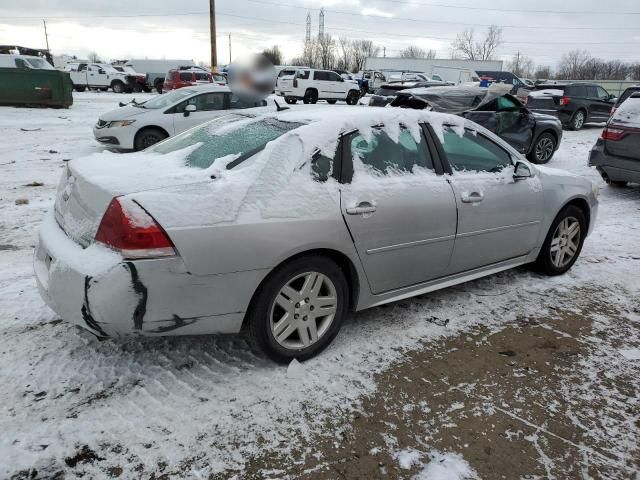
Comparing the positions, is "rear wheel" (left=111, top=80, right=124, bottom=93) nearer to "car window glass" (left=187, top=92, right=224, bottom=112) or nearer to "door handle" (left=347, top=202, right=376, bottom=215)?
"car window glass" (left=187, top=92, right=224, bottom=112)

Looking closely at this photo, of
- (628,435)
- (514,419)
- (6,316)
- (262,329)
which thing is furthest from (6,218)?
(628,435)

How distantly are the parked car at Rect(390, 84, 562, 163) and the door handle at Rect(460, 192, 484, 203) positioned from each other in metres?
4.97

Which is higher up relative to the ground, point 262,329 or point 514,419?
point 262,329

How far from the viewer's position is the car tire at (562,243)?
14.7 ft

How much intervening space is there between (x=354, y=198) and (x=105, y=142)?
26.9 feet

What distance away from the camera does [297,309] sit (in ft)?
9.69

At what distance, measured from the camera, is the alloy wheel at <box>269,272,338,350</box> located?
9.51 ft

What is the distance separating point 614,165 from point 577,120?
Answer: 36.0ft

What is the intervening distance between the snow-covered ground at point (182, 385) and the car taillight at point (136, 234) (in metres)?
0.83

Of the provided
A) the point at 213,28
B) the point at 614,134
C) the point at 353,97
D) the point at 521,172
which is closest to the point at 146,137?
the point at 521,172

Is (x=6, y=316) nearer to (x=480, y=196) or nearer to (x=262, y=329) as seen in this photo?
(x=262, y=329)

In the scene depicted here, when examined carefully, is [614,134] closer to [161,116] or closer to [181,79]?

::::

■ Exercise goal ■
Copy out the lines starting at the one containing "Which is higher" and ending with the last line of the entries. Include nothing else.

■ Finished task ■
Which is higher up relative to the ground, point 262,329 or point 514,419?
point 262,329

How far from the viewer's position is the car tire at (562,243)?
14.7 ft

How much intervening space is there between (x=354, y=198) and (x=105, y=142)?
26.9 feet

What distance away from the camera does [297,309] sit (in ft)?
9.69

At what distance, measured from the camera, is the alloy wheel at <box>269,272,338,350</box> located?
9.51 ft

What is the distance separating point 614,165 from point 577,120?
Answer: 36.0ft

What is the intervening distance between the snow-covered ground at point (182, 385) and the car taillight at point (136, 234) (in metres)?
0.83

Of the provided
A) the point at 213,28
B) the point at 614,134
C) the point at 353,97
D) the point at 521,172
which is closest to the point at 146,137?
the point at 521,172

Is (x=6, y=316) nearer to (x=480, y=196) or nearer to (x=262, y=329) as seen in this photo?
(x=262, y=329)

In the scene depicted here, when examined carefully, is [614,134] closer to [161,116] or closer to [181,79]?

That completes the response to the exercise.